To do this, simply change the initial value from k=rsa; p= to k=rsa\; p=. This should make the DNS read the DKIM value correctly.
SPF record is not approved
There are 3 reasons why an SPF record may not be approved:
- SPF records don’t match
- SPF Name record field must be left empty
- More than 1 SPF record was found
SPF records don’t match
- Check the Host Name.
- Check if the Value field on your DNS page is exactly the same as the one in your MailerLite Domains page. They have to be identical as they are case-sensitive. The record won’t be approved otherwise.
You can use this site to compare both texts.

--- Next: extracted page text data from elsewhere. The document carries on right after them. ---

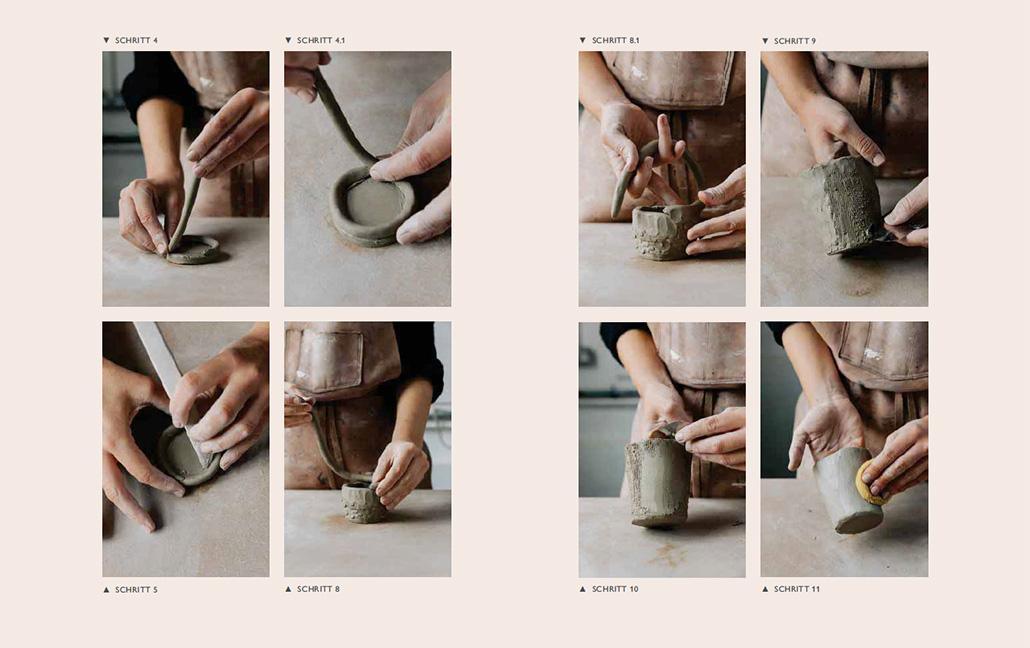 ▼ SCHRITT 4

▼ SCHRITT 4.1

▲ SCHRITT 5

▲ SCHRITT 8

▼ SCHRITT 8.1

▼ SCHRITT 9

▲ SCHRITT 10

▲ SCHRITT 11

SPF Name record field must be left empty
Some hosting providers have settings that don’t allow the domain as the Name field for any record.
Use ‘@’ as the Name field for the TXT record or leave it empty.
If you see that there is a common Name field being used for the rest of the records in the DNS page of your domain, try using that one.
More than 1 SPF record was found
It’s only possible to have 1 SPF record on your DNS zone. If you have more than 1, they need to be merged.
In the picture below, there are 2 different TXT records for SPF. Both of these need to be merged into 1 single record.
Luckily, MailerLite does this for you after you click once on the green Check DNS records button. This allows the site to check and update the SPF record’s Value with the merged version after clicking on it. The updated SPF value will be available on the same pop-up page.
At first, you will notice that the SPF value record will look something like this:
v=spf1 a mx include:_spf.mlsend.com ?all
After clicking on the green Check DNS records button and receiving the error message that more than 1 SPF record has been found, refresh the page, click on the Check status button, and most likely, you will see that there is a new merged value for the SPF record.
You can confirm this by examining it. The merge was successful if the text includes more than 1 include.
An example of a merged SPF record from MailerLite and Outlook:
v=spf1 a mx include:_spf.mlsend.com include:spf.protection.outlook.com -all
|Note: if the method above is not working for you, take a look at our article How to merge SPF records.|
Before setting up the new merged SPF record, it’s important to:
- Remove all of the current SPF records in your DNS zone, including the original one from MailerLite that is not merged.
- Add a new TXT record with the merged SPF record.
- Go back to your MailerLite Domains page and click on the green Check DNS records button.
An error may still come up even after setting up the merged SPF record in the DNS zone. Don’t worry if this happens. Remember that servers can take up to 24 hours to completely update this information. Most of the time, however, it’s approved within a few minutes to a few hours.
You can check if the SPF record is correctly set up with this third-party tool.